- **PAGE EXTRACT**
:::

Today virtio-vsock implements a 1:1 sendmsg():packet relationship
because it's simple.  But there's no need for the guest to enqueue
multiple VIRTIO_VSOCK_OP_RW packets when a single large packet could
combine all payloads for a connection.  This is not the same as
TCP_NODELAY but related.

I think it's worth exploring TCP_NODELAY and send_pkt_list merging.
Hopefully it won't make the code much more complicated.

Stefan
Stefan Hajnoczi April 8, 2019, 9:44 a.m. UTC | #9
On Mon, Apr 08, 2019 at 02:43:28PM +0800, Jason Wang wrote:
> Another thing that may help is to implement sendpage(), which will greatly
> improve the performance.

I can't find documentation for ->sendpage().  Is the idea that you get a
struct page for the payload and can do zero-copy tx?  (And can userspace
still write to the page, invalidating checksums in the header?)

Stefan
Jason Wang April 9, 2019, 8:36 a.m. UTC | #10
On 2019/4/8 下午5:44, Stefan Hajnoczi wrote:
> On Mon, Apr 08, 2019 at 02:43:28PM +0800, Jason Wang wrote:
>> Another thing that may help is to implement sendpage(), which will greatly
>> improve the performance.
> I can't find documentation for ->sendpage().  Is the idea that you get a
> struct page for the payload and can do zero-copy tx?


Yes.


>   (And can userspace
> still write to the page, invalidating checksums in the header?)
>
> Stefan


Userspace can still write to the page, but for correctness (e.g in the 
case of SPLICE_F_GIFT describe by vmsplice(2)), it should not do this. 
For vmsplice, it may hard to detect the time to reuse the page. Maybe we 
MSG_ZEROCOPY[1] is better.

Anyway, sendpage() could be still useful for sendfile() or splice().

Thanks

[1] https://netdevconf.org/2.1/papers/netdev.pdf
Stefano Garzarella April 9, 2019, 9:13 a.m. UTC | #11
On Mon, Apr 08, 2019 at 02:43:28PM +0800, Jason Wang wrote:
> 
> On 2019/4/4 下午6:58, Stefano Garzarella wrote:
> > This series tries to increase the throughput of virtio-vsock with slight
> > changes:
> >   - patch 1/4: reduces the number of credit update messages sent to the
> >                transmitter
> >   - patch 2/4: allows the host to split packets on multiple buffers,
> >                in this way, we can remove the packet size limit to
> >                VIRTIO_VSOCK_DEFAULT_RX_BUF_SIZE
> >   - patch 3/4: uses VIRTIO_VSOCK_MAX_PKT_BUF_SIZE as the max packet size
> >                allowed
> >   - patch 4/4: increases RX buffer size to 64 KiB (affects only host->guest)

:::

- **RECORDED INFORMATION**
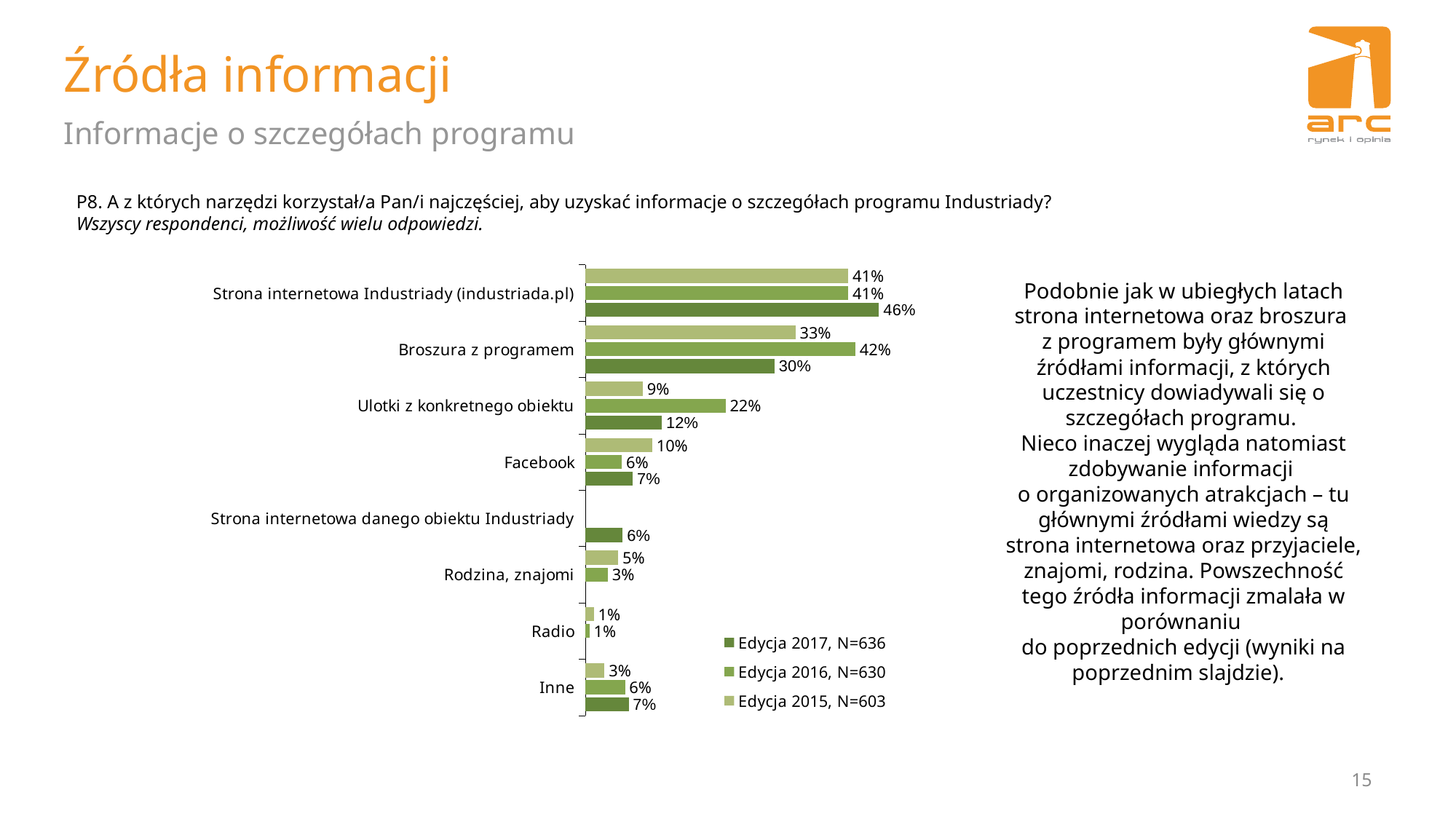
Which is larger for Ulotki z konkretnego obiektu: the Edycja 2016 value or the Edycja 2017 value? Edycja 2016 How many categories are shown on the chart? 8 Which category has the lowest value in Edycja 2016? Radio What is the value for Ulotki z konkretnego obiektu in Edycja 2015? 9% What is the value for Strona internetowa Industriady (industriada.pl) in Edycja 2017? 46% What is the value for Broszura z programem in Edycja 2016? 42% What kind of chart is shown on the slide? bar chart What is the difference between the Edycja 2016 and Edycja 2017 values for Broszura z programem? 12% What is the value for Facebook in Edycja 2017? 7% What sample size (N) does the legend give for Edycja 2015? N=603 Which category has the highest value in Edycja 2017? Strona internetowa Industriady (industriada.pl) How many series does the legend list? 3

:::

- **TO DO**
1/ Condense the paragraph of the virtio-vsock thread that begins "Today virtio-vsock implements" into a short bulleted list that keeps its main facts.
2/ In the virtio-vsock thread, what does Jason Wang say sendpage() could still be useful for?
3/ Transcribe the passage of the virtio-vsock thread between "Userspace can still" and "MSG_ZEROCOPY[1] is better.", inclusive.

- **SOLUTIONS TO THE TASKS**
1/
- virtio-vsock currently maps each sendmsg() call to one packet, because that is simple.
- The guest does not need to enqueue multiple VIRTIO_VSOCK_OP_RW packets when a single large packet could combine all payloads for a connection.
- This is not the same as TCP_NODELAY, but it is related.

2/ sendfile() or splice().

3/
Userspace can still write to the page, but for correctness (e.g in the 
case of SPLICE_F_GIFT describe by vmsplice(2)), it should not do this. 
For vmsplice, it may hard to detect the time to reuse the page. Maybe we 
MSG_ZEROCOPY[1] is better.